Boden
Der Unterschied beim Parkett

Holzparkett ist nicht gleich Parkett

Jedes Parkett besteht grundsätzlich aus Holz. Insofern ist der Begriff Holz-Parkett redundant. Umgangssprachlich werden einige Formen von qualitätvollem Laminat ebenfalls als Parkett bezeichnet. Um sich von diesen Produkten zu unterscheiden, hat das Holzparkett seine begriffliche Bedeutung. Doch Holzparkett ist nicht gleich Holzparkett.

2 Dezember 2014

Parkett aus Holz kann aus massivem Holz bestehen oder aus dünnem, mehrschichtigem Holz. Und Holz ist nicht gleich Holz.

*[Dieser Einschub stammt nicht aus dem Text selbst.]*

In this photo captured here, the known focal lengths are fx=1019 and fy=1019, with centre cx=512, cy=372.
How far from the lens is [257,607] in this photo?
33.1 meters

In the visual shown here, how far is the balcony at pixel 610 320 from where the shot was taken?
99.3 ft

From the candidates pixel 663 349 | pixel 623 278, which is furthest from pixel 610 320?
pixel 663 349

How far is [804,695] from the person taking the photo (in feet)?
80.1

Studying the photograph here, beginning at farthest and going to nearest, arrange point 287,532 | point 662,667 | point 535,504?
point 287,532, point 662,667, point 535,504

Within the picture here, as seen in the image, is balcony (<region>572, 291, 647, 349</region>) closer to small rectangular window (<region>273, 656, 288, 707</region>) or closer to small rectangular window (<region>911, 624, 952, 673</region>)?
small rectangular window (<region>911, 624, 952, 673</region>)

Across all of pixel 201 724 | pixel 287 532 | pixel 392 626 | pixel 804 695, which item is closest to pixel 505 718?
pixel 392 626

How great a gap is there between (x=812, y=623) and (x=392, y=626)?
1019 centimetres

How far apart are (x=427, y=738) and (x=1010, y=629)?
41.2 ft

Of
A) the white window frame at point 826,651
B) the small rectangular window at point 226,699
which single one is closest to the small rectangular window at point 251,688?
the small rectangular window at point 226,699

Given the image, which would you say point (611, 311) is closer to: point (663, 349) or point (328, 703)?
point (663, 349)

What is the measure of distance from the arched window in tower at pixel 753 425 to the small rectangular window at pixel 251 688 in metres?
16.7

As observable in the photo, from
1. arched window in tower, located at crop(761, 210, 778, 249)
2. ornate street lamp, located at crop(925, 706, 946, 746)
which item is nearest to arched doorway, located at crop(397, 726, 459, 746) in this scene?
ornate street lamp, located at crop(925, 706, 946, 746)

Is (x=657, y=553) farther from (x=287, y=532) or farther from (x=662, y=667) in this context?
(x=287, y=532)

Für Parkett, sowohl Massivparkett als auch Mehrschichtparkett, eignen sich Birne, Walnuss, Eiche, Kiefer Fichte und auch Bambus. Wobei Bambusparkett natürlich kein Holzparkett ist. Die unterschiedlichen Holzarten, die für das Parkett verwendet werden, werden zum einen wegen ihrer Farbgebung, zum anderen wegen ihrer physikalischen Eigenschaften verwendet. Mehrschichtparkett kann sogar aus verschiedenen Holzarten bestehen, wobei die oberste Laufschicht die Farbe gibt und die anderen die physikalischen Eigenschaften. So ist Eiche, das bekannteste Holzparkett, aber auch Walnuss, recht hartes Holz. Fichte und Kiefer hingegen, wen wundert‘s, weich.

Der feine Unterschied

Beim Mehrschichtparkett werden 2 oder 3 dünne Schichten aus Echtholz mit Druck aufeinander geleimt. Die Laufschicht aus hartem Material, beispielsweise Eiche, wird unterlegt mit einer oder 2 Schichten Kiefer oder Fichte. Sind es 3 Schichten, werden diese versetzt zueinander verklebt. Das gibt deutlich höhere Verwindungsstabilität. Solch ein Holzparkett aus mehreren Schichten wird meist als Parkettplatte hergestellt. Im Gegensatz zum Stab- oder Tafelparkett, die kleinteilig geliefert werden und viel Verlegeaufwand erfordern, ist eine Platte Holzparkett viel leichter zu montieren. Zudem werden sowohl Parketttafeln als auch Parkettplatten mit Nut und Feder versehen, was ein einfacheres Arbeiten garantiert.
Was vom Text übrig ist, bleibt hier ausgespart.